> **GIVEN TEXT**:
┄┄┄┄┄┄
# 8.2-RC2 and SiI3114



## roddi (Jan 19, 2011)

Hi,

I'm struggling with the combination of 8.2-RC2 and the infamous SiI3114 SATA controller. 

I installed 8.2-RC2 as root on zfs on an Intel Atom D525 board on an hd connected to the on-board sata controller and it seems to run fine.

Once I plug in the 3114 the bootloader (or kernel?) seems to get stuck at the first \ in the upper left corner.

Any ideas on that?

Regards 
   Roddi


----------



## ian-nai (Jan 19, 2011)

Is there any chance there's a firmware update available for your motherboard or the SiI3114 chip?

If I read your message right, the first stage of the boot process (boot1, I think) isn't completing its load.


----------



## roddi (Jan 19, 2011)

I have checked the bios update for the SiI. It is current. 

The mainboard seems to have an update, so I will try to do the update.

By the way: This combination runs fine with Ubuntu 9.10 (well, I have just tried the boot cd once and it seems to work)


----------



## ian-nai (Jan 19, 2011)

roddi said:
			
		

> I installed 8.2-RC2 as root on zfs on an Intel Atom D525 board on an hd connected to the on-board sata controller and it seems to run fine.
┄┄┄┄┄┄
> **INFORMATION SUPPLIED**:

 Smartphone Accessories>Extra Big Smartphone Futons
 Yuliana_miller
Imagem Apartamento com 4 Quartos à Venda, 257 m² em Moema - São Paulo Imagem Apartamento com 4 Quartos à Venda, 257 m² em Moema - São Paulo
┄┄┄┄┄┄
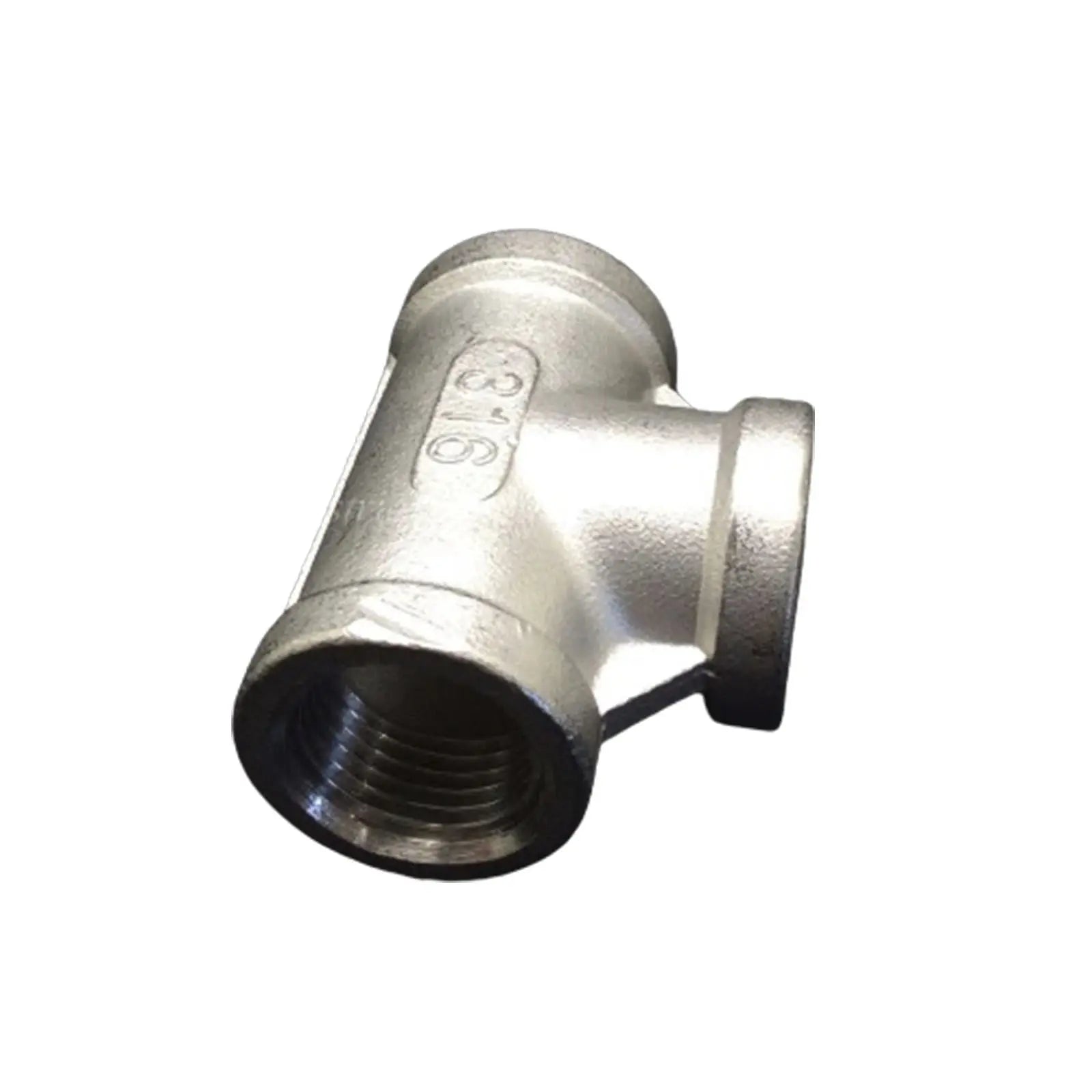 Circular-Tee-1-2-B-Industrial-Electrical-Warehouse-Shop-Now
┄┄┄┄┄┄
> **TASK LIST**:
1/ In the 8.2-RC2 and SiI3114 thread, why does roddi plan to update the mainboard and not the SiI3114? Answer in one to three sentences.
2/ Pick up the 8.2-RC2 and SiI3114 thread right after its last line and carry it on.

> **RESULTS BY TASK**:
1/ roddi checked the SiI3114's BIOS and found it already current. The mainboard seems to have an update available, so that is the update roddi will try.

2/
> 
> Once I plug in the 3114 the bootloader (or kernel?) seems to get stuck at the first \ in the upper left corner.



Have you moved your OS drive from the onboard controller to the PCI controller?  I don't think that should 'break' the bootloader though it will more than likely leave the kernel wondering what to mount as / .


----------



## roddi (Jan 20, 2011)

Ok, updating the main board bios did the trick. 

For the record: I updated to MW0074P.BIO which is version 74.

Thanks for the hand holding
    Roddi


----------



## ian-nai (Jan 20, 2011)

I came close to buying a SiI3114 card recently.  I'm glad to hear that worked!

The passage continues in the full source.